§ Directions
Recast the lines from the one containing "How far would" through the end of the items, inclusive, as a Markdown table with the columns Row and Line, leaving out blank lines.

Items of scene-based questions
● ● ● ● ●

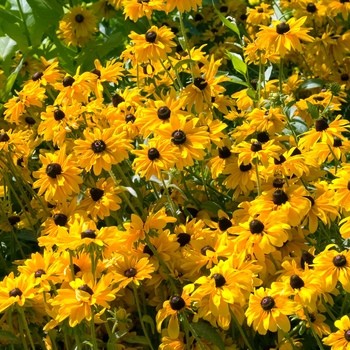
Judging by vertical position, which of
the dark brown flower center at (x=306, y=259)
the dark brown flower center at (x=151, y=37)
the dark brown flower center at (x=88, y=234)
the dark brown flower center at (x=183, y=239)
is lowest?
the dark brown flower center at (x=306, y=259)

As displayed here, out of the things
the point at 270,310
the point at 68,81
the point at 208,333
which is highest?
the point at 68,81

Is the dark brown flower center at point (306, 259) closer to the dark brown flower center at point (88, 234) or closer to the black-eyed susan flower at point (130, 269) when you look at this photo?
the black-eyed susan flower at point (130, 269)

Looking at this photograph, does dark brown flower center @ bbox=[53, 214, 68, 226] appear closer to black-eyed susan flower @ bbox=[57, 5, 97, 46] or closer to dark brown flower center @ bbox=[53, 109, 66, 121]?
dark brown flower center @ bbox=[53, 109, 66, 121]

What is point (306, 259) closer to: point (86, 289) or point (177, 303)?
point (177, 303)

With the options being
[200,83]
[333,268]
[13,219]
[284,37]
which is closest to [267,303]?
[333,268]

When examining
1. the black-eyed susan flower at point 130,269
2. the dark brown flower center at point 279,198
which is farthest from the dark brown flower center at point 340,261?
the black-eyed susan flower at point 130,269

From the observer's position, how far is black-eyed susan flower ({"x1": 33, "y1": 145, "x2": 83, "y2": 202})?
1.83 metres

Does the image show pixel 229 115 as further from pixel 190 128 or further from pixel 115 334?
pixel 115 334

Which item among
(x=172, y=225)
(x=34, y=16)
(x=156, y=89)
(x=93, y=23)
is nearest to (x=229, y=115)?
(x=156, y=89)

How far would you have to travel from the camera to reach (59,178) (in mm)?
1836

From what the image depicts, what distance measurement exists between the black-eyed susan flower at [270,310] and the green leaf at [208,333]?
191 mm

● ● ● ● ●

§ Task answer
| Row | Line |
|---|---|
| 1 | How far would you have to travel from the camera to reach (59,178) (in mm)? |
| 2 | 1836 |
| 3 | From what the image depicts, what distance measurement exists between the black-eyed susan flower at [270,310] and the green leaf at [208,333]? |
| 4 | 191 mm |